*課題*. ユキコさんのダイアリーの文章を、最後の文のあとから書き継ぐ。

*提示文*.
--- --- ---
Aplaudoのブログ

ハンドメイド作家さんの作品を扱っている、茨城県水戸市南町3丁目のAplaudo(アプラウド)です。アプラウドの2階は、ギャラリー誉(よ)りみちです。

ユキコさんのダイアリー

水戸市に住んでいるイラストレーター、辻友紀子さんのダイアリーを紹介させていただきます。

………………………………………………………………………………………
【 くやしい 】

くやしいよ。 新しく在宅用の呼吸器に変わってから、不調だ。呼吸器を外す練習もきのうは やっとのおもいで3時間がんばったけど、そこで中断になってしまった。

今日も酸素数値が下がって苦しくなって、ほんのすこししかできなかった。いつもは医師の判断で中止になるけど今日はどうしょうもなく 自分で練習中断を頼んだ。 はじめ医師が「無理しない
で呼吸器をつけていいんだよ」といってくれた時は、首をふった。医師が去って、がんばったけど不調は続き、父が「今日はやめようか?」と言ってくれた時 泣きながら 首をふった。がんばりたかった。でも
苦しくて、呼吸器をつけてくれるよう伝えた。

涙目の私を見て、「涙がでるくらい苦しかったのかな?」と看護婦さんはいったけど、父が「いや、くやしいんですよ」と私の気持ちを言ってくれた。

くやしい。 くやしい。

がんばりたかったのに!!! がんばれなかった 自分でストップをかけた。うわーと声をあげて泣きたかったけど それもできず、だまって泣いた。

でも 明日がある。

友人が 星野富弘さんの詩画集を送ってくれて 見ていた。おととしの秋に親友とふたりで 星野さんの個展にいったことを思い出した。あのときよりベットで絵を描く星野
さんの気持ちが少し 分かった気がしている。 前は「星野さんみたいだね」って自分が絵を描く事を 言われたことあって、うれしくなかった。

星野さんの詩に「命がいちばん大事だと思ってたとき、生きるのが苦しかった。命より大事なものがあると知って、生きることがうれしくなった」 という 内容のものがあった。 命より大事なものって
何だろう、分からない。みんなはどう思う?? 愛情かなあ。それは命つきても残っていくから、私は命がかけがえないし、生きてるのが苦しいけど、うれしいよ。

メールありがとう。 いつもありがとう。 負けたくない。
--- --- ---
*記録*.

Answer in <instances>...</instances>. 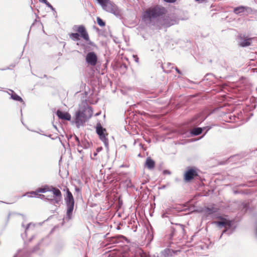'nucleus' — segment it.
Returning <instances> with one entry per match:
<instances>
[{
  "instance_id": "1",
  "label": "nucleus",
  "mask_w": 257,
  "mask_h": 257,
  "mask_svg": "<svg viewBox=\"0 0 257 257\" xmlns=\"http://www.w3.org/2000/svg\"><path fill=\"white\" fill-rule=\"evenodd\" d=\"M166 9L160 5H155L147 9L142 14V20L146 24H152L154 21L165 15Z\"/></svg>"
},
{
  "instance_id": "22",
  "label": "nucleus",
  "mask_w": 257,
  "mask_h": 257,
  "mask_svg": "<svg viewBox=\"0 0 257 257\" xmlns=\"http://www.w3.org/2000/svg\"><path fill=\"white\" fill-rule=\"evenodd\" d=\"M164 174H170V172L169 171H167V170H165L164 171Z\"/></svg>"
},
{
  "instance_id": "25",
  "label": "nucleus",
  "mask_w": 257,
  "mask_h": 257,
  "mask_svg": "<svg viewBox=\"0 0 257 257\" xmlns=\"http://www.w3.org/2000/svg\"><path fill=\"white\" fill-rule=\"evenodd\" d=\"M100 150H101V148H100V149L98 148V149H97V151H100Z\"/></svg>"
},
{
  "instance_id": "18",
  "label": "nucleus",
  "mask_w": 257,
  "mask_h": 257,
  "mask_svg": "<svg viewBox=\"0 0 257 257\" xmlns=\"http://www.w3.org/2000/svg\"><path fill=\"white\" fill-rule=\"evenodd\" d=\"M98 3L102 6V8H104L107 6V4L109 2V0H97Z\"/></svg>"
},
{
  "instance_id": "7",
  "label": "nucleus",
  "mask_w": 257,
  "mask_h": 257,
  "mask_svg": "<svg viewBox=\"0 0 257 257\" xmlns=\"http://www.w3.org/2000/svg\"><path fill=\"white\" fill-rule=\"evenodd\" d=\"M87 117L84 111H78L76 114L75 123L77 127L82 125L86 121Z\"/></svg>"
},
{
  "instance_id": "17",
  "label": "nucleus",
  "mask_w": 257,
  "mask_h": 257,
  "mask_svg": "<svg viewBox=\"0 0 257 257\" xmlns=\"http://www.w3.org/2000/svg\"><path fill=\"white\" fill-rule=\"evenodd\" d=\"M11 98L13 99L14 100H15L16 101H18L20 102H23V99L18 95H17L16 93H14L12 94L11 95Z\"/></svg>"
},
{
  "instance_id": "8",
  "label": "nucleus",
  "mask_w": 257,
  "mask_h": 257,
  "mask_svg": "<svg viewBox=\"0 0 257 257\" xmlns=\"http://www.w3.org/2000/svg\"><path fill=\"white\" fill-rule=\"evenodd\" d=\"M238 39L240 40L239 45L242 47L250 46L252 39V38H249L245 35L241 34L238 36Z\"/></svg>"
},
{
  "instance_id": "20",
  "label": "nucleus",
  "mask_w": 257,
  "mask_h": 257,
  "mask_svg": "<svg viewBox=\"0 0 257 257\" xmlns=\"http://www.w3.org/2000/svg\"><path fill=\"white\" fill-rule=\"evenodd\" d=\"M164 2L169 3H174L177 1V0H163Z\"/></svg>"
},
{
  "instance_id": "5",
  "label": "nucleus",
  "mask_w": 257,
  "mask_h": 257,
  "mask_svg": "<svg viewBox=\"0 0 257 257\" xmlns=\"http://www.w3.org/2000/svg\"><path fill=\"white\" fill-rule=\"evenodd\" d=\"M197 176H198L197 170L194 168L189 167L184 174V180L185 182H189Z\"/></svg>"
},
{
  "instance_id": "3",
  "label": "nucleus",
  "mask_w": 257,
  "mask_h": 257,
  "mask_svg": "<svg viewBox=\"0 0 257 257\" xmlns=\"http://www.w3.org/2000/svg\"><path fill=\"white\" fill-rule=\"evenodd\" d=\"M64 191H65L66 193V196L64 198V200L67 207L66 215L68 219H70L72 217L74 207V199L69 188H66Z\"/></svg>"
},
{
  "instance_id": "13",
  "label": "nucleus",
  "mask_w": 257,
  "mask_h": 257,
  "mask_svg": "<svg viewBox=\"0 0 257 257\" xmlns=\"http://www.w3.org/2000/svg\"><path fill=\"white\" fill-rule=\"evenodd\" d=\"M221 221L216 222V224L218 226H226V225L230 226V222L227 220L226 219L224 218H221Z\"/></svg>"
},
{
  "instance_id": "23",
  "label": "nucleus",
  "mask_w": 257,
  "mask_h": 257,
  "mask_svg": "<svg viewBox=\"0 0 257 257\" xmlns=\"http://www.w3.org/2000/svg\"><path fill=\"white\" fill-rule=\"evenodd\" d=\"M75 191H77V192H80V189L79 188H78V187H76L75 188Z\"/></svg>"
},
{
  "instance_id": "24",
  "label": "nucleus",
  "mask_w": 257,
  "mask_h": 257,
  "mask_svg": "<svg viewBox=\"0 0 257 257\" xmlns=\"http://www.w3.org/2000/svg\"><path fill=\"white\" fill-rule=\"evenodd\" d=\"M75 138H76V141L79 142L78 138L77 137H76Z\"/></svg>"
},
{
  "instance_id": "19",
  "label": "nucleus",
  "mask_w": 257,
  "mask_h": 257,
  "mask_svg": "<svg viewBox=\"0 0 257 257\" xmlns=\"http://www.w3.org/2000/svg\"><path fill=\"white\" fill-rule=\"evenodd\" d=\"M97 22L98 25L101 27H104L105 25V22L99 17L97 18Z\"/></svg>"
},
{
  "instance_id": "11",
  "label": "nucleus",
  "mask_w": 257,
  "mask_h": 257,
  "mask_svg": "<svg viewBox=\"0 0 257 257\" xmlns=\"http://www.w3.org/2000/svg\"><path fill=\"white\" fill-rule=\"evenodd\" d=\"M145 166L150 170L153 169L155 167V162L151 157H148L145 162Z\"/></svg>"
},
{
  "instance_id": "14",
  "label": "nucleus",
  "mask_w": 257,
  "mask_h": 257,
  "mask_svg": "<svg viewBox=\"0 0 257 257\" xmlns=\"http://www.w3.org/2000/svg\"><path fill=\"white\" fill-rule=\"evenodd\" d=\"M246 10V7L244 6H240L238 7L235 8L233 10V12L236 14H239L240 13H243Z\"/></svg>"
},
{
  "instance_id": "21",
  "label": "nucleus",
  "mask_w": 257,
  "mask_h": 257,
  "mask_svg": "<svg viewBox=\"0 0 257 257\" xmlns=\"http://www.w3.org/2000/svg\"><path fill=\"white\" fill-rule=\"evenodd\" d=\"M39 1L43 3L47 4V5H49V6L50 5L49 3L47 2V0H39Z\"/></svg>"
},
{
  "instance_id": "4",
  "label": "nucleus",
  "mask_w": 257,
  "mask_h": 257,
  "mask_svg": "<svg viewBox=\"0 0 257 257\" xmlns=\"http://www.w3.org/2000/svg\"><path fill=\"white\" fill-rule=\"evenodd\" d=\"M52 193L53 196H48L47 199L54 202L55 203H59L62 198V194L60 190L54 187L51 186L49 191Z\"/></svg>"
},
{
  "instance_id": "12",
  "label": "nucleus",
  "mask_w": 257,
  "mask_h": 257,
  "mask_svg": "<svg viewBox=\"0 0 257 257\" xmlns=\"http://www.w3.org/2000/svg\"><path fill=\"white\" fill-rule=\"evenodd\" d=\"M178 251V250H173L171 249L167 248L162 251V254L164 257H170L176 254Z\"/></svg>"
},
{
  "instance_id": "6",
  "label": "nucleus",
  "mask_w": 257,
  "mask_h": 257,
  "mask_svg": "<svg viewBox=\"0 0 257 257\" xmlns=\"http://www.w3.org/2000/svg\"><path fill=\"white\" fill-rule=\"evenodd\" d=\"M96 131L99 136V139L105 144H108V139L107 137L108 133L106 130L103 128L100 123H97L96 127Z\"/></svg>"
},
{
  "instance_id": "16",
--- --- ---
*以下の結果*.
みんなは元気かな? いつでも ちょっと心配して、元気なようにと 祈ってるよ。

2008 2.21 ゆき

*

これは、約2年前の、わたしの友人たちへの手紙です。・・・手術したころから、わたしがベットで仰向けになって書いた、友達への手紙を、父が代わりにパソコンからメールで送ってくれました。父がわたしの文章を読み、判別できない文字はわたしに確認、帰宅してから自宅から伝言でみんなに送信してくれました。嬉しいとき、苦しいとき、「みんなへ」の手紙を書き続けました。

手紙のなかにある、「命より大事なもの」について、みんなからは、いろいろな返事が来ました。退院したあとも、友人たちから、このときの話が折にふれて、出ます。

*

最近、『いのちへの対話 露の身ながら』という本を、読みました。あまり本を読まなくなった、わたしですが、アプラウドさんのこうじさんがわたしにとプレゼントしてくれたのです。免疫学者の多田富雄さんと、遺伝学者の柳澤桂子さんの、それぞれの病とつきあいつつの、往復書簡の本です。

多田さんは、脳梗塞で倒れられ、声を失い、半身不随となりました。多田さんの文のなかで、心に残った言葉があります。それは、冒頭の、

「訴えようとしても言葉にならず、叫ぼうとしても声にならない。手で表現しようにも体は動かない、」
「生きることとは苦しみの連続であることを思い知らされました。自殺を考えたこともしばしばでした。…でも、懸命に看護している妻や娘を思えば、死ぬわけにはいかない、自分の命は自分だけのものではないことを、こんなに実感したことはありません。生・死はひとりだけの所有物ではない。愛する者と共有し、いつも共鳴しているものであると強く感じたのです。」

という内容の文章でした。

「命より大事なもの」…、それは、ひとりで生きるのではなく、自分の周りのひとたちと共有し、共鳴すること、なのかなぁ…と感じました。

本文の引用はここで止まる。